How much is your online privacy worth?


padlockFirefox has announced that this summer it will be changing the default privacy settings on the browser so it only accepts cookies from sites that you visited personally.

This means that, for the average user who doesn’t change their settings, cookies from third-party ad tracking services won’t be enabled. This is intended to improve the privacy of users of Firefox. IE and Safari have also announced increased privacy protections. Not surprisingly Google, which makes its living from online advertising, has not.

Online privacy is all well and good. But restricting cookies in this way is going to make it significantly harder for online advertisers. And that’s going to make it harder for many websites to make money.
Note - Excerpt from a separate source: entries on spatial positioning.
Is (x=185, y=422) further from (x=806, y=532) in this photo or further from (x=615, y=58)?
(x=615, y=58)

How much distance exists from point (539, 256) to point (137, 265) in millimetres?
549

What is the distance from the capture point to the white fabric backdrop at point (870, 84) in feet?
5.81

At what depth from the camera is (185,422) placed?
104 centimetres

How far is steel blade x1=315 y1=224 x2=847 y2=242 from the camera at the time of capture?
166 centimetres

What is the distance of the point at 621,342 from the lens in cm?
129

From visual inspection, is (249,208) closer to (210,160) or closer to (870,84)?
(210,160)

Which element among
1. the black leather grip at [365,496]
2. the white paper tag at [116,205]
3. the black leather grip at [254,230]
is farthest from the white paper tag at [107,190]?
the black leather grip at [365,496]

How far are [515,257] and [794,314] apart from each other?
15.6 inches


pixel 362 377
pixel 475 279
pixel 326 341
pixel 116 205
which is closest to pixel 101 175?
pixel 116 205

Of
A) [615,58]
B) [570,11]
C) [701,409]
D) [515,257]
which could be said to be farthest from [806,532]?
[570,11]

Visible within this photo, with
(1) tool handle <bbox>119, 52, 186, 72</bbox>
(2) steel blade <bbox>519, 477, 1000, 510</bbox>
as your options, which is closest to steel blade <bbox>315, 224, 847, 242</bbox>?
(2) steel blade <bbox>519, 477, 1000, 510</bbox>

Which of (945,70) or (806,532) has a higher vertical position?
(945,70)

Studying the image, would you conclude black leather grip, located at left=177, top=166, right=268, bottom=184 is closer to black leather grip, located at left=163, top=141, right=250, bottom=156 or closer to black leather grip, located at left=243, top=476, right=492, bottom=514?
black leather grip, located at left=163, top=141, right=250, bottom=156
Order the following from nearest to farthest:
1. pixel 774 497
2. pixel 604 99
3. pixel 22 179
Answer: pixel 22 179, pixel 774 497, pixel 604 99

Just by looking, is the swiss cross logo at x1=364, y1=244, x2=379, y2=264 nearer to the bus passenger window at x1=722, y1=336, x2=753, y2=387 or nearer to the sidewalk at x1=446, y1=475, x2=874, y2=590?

As I see it, there are three main ways we can pay for the astonishing amount of information that is now available on the Internet:

  • Running ads on sites and before video content, etc., and the more accurately the ads can be targeted to the interests of the individual user the more likely it is that they’ll make money from those ads.
  • Subscription fees, such as for the Wall Street Journal and New York Times sites.
  • Buy products from the companies so it’s worthwhile for them to continue to provide the information.

The first of these requires you to give up some online privacy for it to be successful, and the others require you to shell out money.

And that’s it. Because one way or another, sites that provide valuable content need to make money from that content.

Personally, I don’t mind targeted ads. In fact, I would rather see ads for things that I’m interested in than see wildly untargeted ads (no, I’m not a Christian single). Our real world purchases are tracked by credit card companies, stores, banks, etc., and they use and sell that information all the time. So I am willing to give up some online privacy rather than always pay for content. Anyway, I basically agree with the comment a dozen years ago of Sun Microsystem’s CEO, Scott McNealy, who famously said, ‘Privacy is dead. Get over it.”

But that’s just me. How would you like to pay for your Internet?